> [Work item]:
Look for the line containing "The researchers measured" in the entries below, then print that line and all that follow it exactly.

> [Dataset items]:
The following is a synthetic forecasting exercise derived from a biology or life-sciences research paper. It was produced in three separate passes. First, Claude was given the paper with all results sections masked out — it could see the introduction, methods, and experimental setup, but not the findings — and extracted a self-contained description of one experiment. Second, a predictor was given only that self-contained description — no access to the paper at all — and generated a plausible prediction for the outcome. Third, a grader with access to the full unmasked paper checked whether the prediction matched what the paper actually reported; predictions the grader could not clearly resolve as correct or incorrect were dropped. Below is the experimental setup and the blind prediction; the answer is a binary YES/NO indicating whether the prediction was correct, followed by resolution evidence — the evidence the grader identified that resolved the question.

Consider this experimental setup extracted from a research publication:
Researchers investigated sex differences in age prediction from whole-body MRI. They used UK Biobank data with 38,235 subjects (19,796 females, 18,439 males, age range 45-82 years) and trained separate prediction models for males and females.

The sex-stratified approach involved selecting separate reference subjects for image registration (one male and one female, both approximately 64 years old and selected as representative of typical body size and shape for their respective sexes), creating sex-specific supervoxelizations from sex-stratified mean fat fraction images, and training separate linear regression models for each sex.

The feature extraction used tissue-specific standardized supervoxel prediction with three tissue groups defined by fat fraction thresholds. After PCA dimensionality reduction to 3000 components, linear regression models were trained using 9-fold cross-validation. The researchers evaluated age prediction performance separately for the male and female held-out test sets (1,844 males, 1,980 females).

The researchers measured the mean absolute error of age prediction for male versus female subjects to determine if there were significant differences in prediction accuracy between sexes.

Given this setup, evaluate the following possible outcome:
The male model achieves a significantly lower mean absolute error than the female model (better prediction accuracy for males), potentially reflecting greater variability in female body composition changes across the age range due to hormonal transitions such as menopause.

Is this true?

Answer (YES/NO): NO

> [Response box]:
The researchers measured the mean absolute error of age prediction for male versus female subjects to determine if there were significant differences in prediction accuracy between sexes.

Given this setup, evaluate the following possible outcome:
The male model achieves a significantly lower mean absolute error than the female model (better prediction accuracy for males), potentially reflecting greater variability in female body composition changes across the age range due to hormonal transitions such as menopause.

Is this true?

Answer (YES/NO): NO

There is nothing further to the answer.